Source records

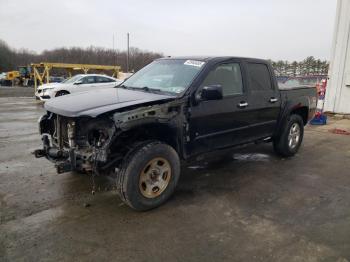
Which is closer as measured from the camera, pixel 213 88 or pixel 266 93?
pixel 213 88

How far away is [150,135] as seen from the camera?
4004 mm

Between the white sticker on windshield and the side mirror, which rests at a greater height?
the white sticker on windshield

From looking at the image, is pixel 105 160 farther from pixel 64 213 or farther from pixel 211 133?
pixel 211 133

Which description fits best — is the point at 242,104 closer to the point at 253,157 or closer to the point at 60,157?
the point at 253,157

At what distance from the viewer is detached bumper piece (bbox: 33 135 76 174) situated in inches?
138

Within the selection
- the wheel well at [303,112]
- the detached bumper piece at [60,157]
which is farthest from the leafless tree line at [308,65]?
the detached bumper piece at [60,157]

==

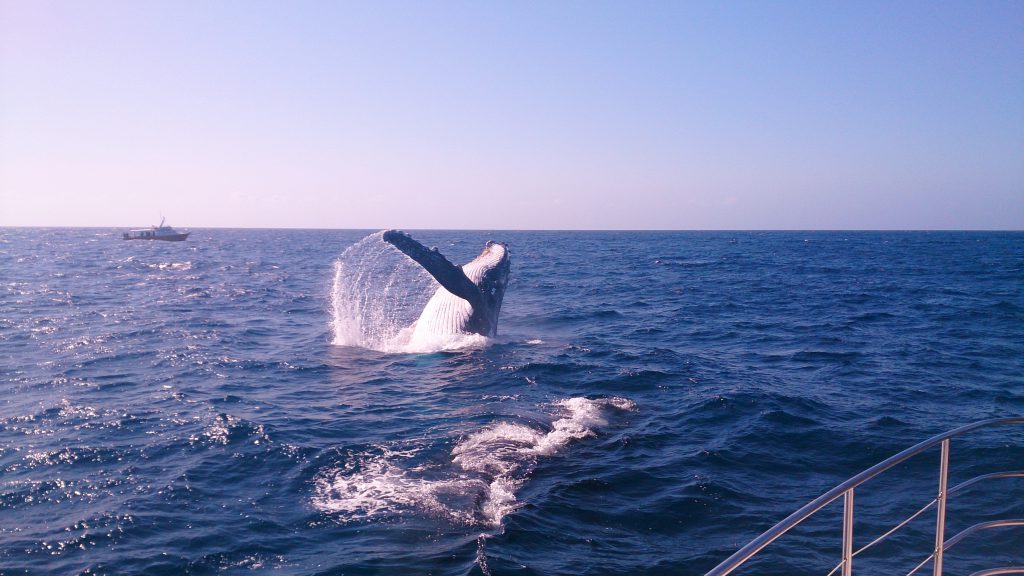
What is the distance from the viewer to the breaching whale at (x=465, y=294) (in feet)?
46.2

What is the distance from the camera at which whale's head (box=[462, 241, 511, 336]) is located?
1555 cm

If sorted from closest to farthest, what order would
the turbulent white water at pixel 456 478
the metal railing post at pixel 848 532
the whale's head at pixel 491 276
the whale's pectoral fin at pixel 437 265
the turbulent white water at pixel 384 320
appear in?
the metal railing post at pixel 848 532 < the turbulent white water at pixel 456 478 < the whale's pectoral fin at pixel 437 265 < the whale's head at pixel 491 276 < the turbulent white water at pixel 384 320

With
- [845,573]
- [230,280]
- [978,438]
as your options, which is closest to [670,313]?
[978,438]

* * *

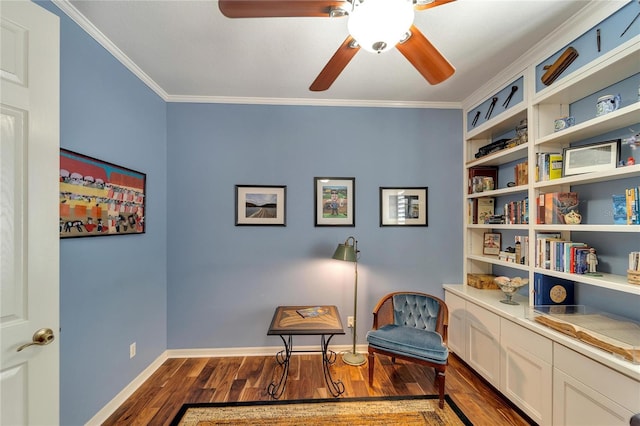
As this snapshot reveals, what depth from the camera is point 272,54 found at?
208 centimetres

Stated exercise
Report every line of the entries above that contains the string "point", copying each such line in full.

Task solution
Which description fits best — is the point at 242,104 closer to the point at 253,157 or closer to the point at 60,157?
the point at 253,157
As this snapshot reveals, what depth from the camera is point 272,54 found at?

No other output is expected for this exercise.